The PuTTY build system for any given platform works on the following
very simple model:

\b Each source file is compiled precisely once, to produce a single
object file.

\b Each binary is created by linking together some combination of
those object files.

Therefore, if you need to introduce functionality to a particular
module which is only available in some of the tool binaries (for
example, a cryptographic proxy authentication mechanism which needs
to be left out of PuTTYtel to maintain its usability in
crypto-hostile jurisdictions), the \e{wrong} way to do it is by
adding \cw{#ifdef}s in (say) \cw{proxy.c}. This would require
separate compilation of \cw{proxy.c} for PuTTY and PuTTYtel, which
means that the entire \cw{Makefile}-generation architecture (see
\k{udp-makefiles-auto}) would have to be significantly redesigned.
Unless you are prepared to do that redesign yourself, \e{and}
guarantee that it will still port to any future platforms we might
decide to run on, you should not attempt this!

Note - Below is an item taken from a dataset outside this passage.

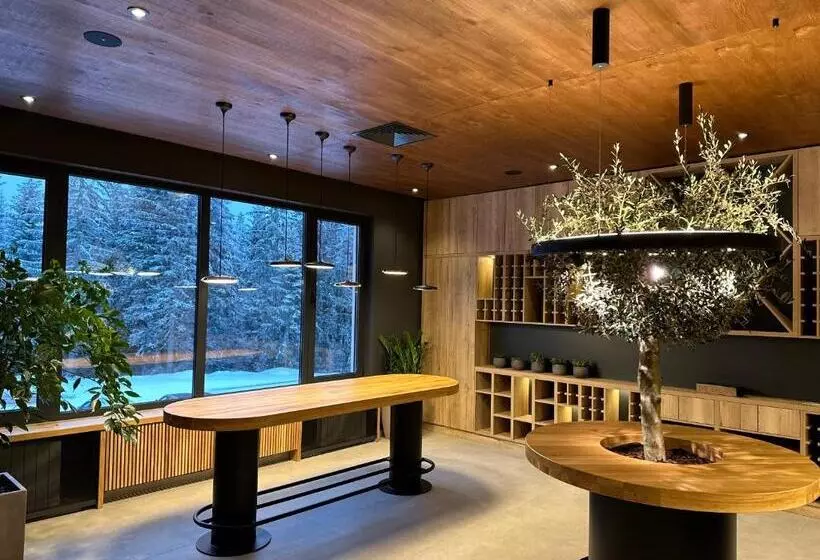 Aparthotel Zlatni Javor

The \e{right} way to introduce a feature like this is to put the new
code in a separate source file, and (if necessary) introduce a
second new source file defining the same set of functions, but
defining them as stubs which don't provide the feature. Then the
module whose behaviour needs to vary (\cw{proxy.c} in this example)
can call the functions defined in these two modules, and it will
either provide the new feature or not provide it according to which
of your new modules it is linked with.

Of course, object files are never shared \e{between} platforms; so
it is allowable to use \cw{#ifdef} to select between platforms. This
happens in \cw{puttyps.h} (choosing which of the platform-specific
include files to use), and also in \cw{misc.c} (the Windows-specific
\q{Minefield} memory diagnostic system). It should be used
sparingly, though, if at all.

\H{udp-perfection} Do as we say, not as we do

The current PuTTY code probably does not conform strictly to \e{all}
of the principles listed above. There may be the occasional
SSH-specific piece of code in what should be a backend-independent
module, or the occasional dependence on a non-standard X library
function under Unix.

This should not be taken as a licence to go ahead and violate the
rules. Where we violate them ourselves, we're not happy about it,
and we would welcome patches that fix any existing problems. Please
try to help us make our code better, not worse!